There should be and probably is a phrase for the opposite of a guilty pleasure; in my head I have been calling them aspirational pleasures. The pleasure is real, but so is the knowledge that your most judgmental high school teacher would not find anything to criticize in how you are spending your time. And just like with guilty pleasures, that knowledge tinges the pleasure itself, echoing through the ways you think about it and talk about it. Every time I went out on the river I felt good about it, and proud of myself, and every time I decided that I would rather do other things I felt bad and furtive about it, and every time I checked my tide app (the river is tidal, OK?) or my wind app I felt like I was making a claim about who I was and I felt both good about it and ridiculous. After all, I had had four decades to form a sense of myself, and that self was not someone who knew about tides. But also I had had four decades of watching previous beliefs I had formed about myself dissolve and re-form under the day-to-day accumulation of events. I had gotten over feeling bad about things I used to think of as guilty pleasures—at the end of the day eating marshmallows out of the bag is just a pleasure—so maybe this could be the same. Maybe a thing could just be fun.

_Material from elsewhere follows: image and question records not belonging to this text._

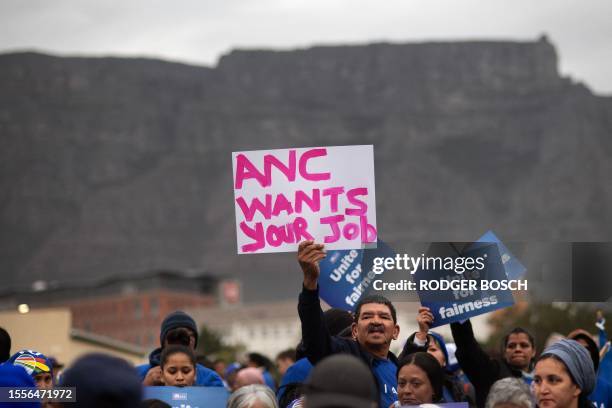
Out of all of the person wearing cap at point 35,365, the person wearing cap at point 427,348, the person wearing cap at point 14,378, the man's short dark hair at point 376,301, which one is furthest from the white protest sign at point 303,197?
the person wearing cap at point 14,378

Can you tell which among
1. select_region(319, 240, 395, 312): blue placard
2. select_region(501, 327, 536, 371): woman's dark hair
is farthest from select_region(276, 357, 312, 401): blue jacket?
select_region(501, 327, 536, 371): woman's dark hair

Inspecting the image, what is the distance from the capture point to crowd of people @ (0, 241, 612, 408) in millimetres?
5598

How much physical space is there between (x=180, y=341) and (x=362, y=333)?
1.88 meters

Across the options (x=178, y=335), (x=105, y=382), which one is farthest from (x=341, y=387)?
(x=178, y=335)

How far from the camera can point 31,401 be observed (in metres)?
8.55

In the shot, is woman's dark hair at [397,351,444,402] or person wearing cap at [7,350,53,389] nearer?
woman's dark hair at [397,351,444,402]

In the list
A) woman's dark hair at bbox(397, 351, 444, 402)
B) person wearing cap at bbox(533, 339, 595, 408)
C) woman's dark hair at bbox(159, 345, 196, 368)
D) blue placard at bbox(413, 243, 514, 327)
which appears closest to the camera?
person wearing cap at bbox(533, 339, 595, 408)

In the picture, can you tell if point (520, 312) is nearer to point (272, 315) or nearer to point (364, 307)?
point (272, 315)

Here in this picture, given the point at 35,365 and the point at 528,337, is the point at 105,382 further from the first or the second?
the point at 528,337

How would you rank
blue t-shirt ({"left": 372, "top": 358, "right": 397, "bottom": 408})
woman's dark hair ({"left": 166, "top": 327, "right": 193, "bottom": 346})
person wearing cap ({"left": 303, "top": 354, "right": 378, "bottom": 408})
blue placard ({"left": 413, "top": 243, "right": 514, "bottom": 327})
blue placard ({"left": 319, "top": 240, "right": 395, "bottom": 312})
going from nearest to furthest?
person wearing cap ({"left": 303, "top": 354, "right": 378, "bottom": 408}) < blue t-shirt ({"left": 372, "top": 358, "right": 397, "bottom": 408}) < blue placard ({"left": 413, "top": 243, "right": 514, "bottom": 327}) < blue placard ({"left": 319, "top": 240, "right": 395, "bottom": 312}) < woman's dark hair ({"left": 166, "top": 327, "right": 193, "bottom": 346})

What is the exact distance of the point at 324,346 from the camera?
879 centimetres

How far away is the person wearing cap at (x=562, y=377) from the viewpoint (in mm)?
7945

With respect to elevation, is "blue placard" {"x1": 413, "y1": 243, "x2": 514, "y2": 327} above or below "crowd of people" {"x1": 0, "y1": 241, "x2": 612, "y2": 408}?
above

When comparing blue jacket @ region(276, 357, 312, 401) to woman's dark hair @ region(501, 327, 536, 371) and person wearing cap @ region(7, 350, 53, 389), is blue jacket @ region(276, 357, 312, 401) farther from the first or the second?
woman's dark hair @ region(501, 327, 536, 371)
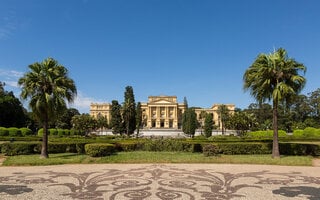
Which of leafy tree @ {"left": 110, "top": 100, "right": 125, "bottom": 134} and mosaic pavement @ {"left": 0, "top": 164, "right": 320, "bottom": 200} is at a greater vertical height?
leafy tree @ {"left": 110, "top": 100, "right": 125, "bottom": 134}

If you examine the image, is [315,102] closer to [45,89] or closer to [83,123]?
[83,123]

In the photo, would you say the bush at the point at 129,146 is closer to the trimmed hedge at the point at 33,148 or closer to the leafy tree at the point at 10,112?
the trimmed hedge at the point at 33,148

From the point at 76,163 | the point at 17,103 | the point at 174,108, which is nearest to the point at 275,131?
the point at 76,163

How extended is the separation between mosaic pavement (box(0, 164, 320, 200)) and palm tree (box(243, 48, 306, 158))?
17.8 ft

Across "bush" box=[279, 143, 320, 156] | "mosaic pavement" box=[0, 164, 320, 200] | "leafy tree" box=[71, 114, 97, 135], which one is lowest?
"mosaic pavement" box=[0, 164, 320, 200]

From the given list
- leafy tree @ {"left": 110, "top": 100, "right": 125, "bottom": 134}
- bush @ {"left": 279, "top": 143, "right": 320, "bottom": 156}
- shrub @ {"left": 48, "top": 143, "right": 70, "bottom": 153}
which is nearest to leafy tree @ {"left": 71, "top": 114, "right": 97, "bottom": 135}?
leafy tree @ {"left": 110, "top": 100, "right": 125, "bottom": 134}

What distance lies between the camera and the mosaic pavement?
29.3 feet

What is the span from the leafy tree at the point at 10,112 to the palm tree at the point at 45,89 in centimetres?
4029

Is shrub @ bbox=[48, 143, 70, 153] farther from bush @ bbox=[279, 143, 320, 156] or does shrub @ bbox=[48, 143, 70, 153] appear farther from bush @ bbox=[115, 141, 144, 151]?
bush @ bbox=[279, 143, 320, 156]

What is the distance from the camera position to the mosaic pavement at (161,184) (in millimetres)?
8922

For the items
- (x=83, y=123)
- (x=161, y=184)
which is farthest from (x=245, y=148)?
(x=83, y=123)

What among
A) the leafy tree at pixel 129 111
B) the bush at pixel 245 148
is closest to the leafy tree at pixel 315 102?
the leafy tree at pixel 129 111

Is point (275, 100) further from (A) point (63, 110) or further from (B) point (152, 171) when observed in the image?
(A) point (63, 110)

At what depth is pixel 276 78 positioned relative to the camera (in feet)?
60.4
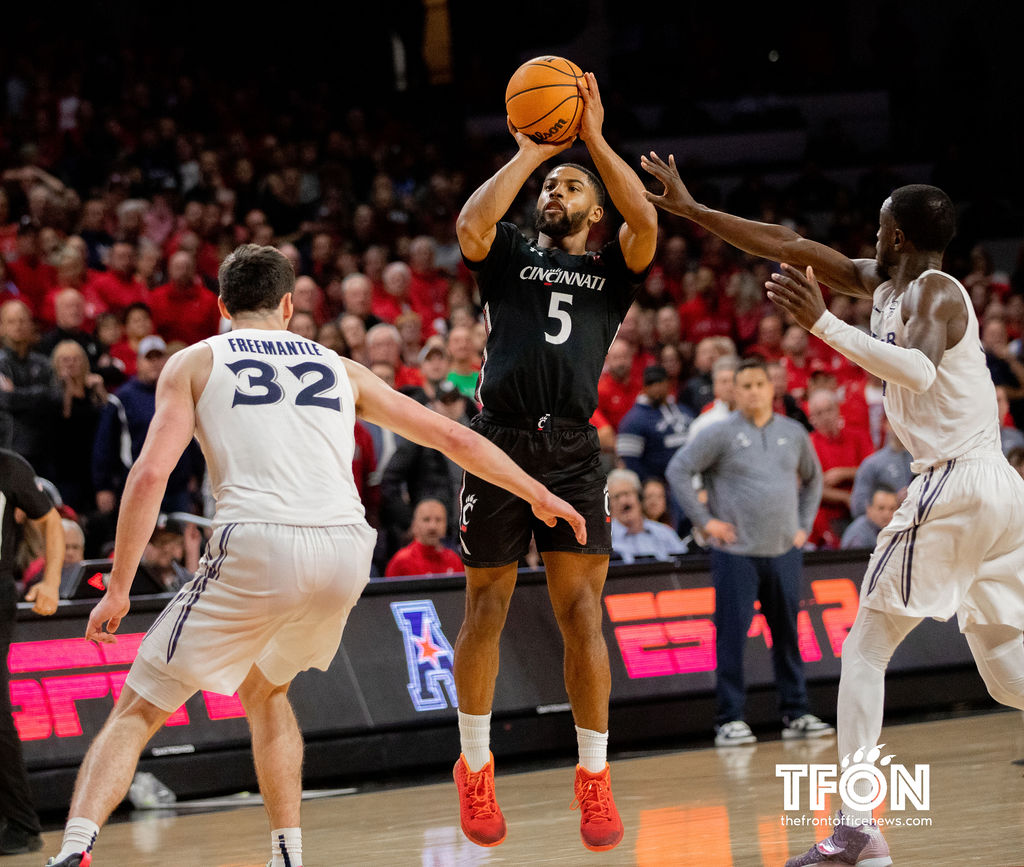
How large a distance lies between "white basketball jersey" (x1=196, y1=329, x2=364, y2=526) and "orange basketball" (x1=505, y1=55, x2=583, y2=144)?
1464 millimetres

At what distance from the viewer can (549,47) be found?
74.5 feet

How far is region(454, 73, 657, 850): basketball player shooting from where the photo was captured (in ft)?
19.0

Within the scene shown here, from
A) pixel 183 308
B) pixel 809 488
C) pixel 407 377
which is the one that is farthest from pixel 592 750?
pixel 183 308

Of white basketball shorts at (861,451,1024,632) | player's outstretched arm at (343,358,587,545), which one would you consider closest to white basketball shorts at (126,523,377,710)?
player's outstretched arm at (343,358,587,545)

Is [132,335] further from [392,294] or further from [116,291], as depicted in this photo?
[392,294]

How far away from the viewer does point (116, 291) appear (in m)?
12.0

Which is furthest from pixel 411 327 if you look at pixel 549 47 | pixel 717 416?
pixel 549 47

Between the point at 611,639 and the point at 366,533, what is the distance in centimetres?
504

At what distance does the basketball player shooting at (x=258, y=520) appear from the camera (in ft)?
15.3

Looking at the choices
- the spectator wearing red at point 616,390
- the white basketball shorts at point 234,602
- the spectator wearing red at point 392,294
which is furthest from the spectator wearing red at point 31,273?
the white basketball shorts at point 234,602

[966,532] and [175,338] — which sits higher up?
[175,338]

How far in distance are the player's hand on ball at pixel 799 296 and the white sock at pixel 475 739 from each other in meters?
2.08

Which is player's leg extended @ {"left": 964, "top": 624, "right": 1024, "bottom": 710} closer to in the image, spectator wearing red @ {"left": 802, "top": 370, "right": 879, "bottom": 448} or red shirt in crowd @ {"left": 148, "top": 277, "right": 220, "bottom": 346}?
spectator wearing red @ {"left": 802, "top": 370, "right": 879, "bottom": 448}

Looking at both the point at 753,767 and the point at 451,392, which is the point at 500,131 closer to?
the point at 451,392
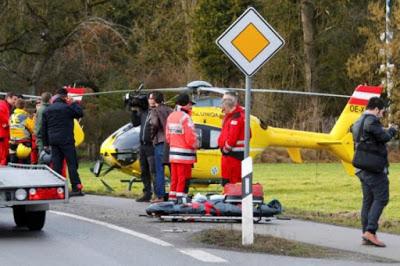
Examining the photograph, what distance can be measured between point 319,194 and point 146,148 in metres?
6.78

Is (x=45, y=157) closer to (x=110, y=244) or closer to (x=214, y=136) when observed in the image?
(x=214, y=136)

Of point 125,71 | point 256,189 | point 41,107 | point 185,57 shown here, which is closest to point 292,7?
point 185,57

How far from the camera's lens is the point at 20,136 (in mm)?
20219

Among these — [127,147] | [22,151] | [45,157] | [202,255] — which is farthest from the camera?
[127,147]

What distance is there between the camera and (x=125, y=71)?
54719 millimetres

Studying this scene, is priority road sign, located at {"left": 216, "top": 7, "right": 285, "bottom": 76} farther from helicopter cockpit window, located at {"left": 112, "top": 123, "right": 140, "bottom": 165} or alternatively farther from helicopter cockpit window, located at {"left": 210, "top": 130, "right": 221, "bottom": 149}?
helicopter cockpit window, located at {"left": 112, "top": 123, "right": 140, "bottom": 165}

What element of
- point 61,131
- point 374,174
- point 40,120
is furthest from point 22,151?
point 374,174

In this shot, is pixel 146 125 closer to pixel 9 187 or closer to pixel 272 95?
pixel 9 187

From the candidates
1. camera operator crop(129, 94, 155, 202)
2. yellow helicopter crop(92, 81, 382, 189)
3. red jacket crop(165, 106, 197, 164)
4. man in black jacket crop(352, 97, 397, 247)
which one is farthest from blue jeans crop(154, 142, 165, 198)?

Anyway, I loved paddleboarding. I loved being out on the river and seeing the Canada geese peering over the edge of the bank. One time I saw a seal. (The river is tidal!) I didn’t get much better at it (I have thought about this Jaya Saxena essay on pole dancing at least once a month since it came out) but I got more comfortable. I knew where I needed to park and how long it would take to blow up my board and I knew what the prevailing wind was and it was starting to feel lived-in as a hobby.
And then it had been about a year since I bought my inflatable and I was out on the river paddling back to where I had parked, which was against the wind. I was really working hard, which was fine, because I had known that it was going to be windy and had calibrated the distance accordingly. But it was still a pain in the ass, and every time the paddle came out of the water for a second the board lurched in an ungraceful fashion. One of the two outrigger canoe clubs that operates out of the marina near me came up from behind. (It always amazes me that my relatively small town can support two separate outrigger canoe clubs. In my mind they started as one club that got into a feud, but that’s probably wrong.)
They came up behind me and one of them started shouting something at me and then all of them started shouting and it turned out that what they were shouting was to turn my paddle around because I had it the wrong way.
I did not want to turn my paddle around. I was maybe, grudgingly, prepared to believe that they were right, but it seemed like a matter for private experimentation. On the other hand, they were right there, shouting in unison. It did not seem like they would stop until I turned my paddle around.
I turned my paddle around. They cheered, loudly, and went past. When they were out of sight, I turned my paddle back in the way I was used to.
It was maybe five minutes later that the other outrigger club came up behind me. “Great day, isn’t it?” one of them said. Yes, I said, it was. “A little windy,” he said. I agreed. He said, “You know, you’re holding your paddle backwards.”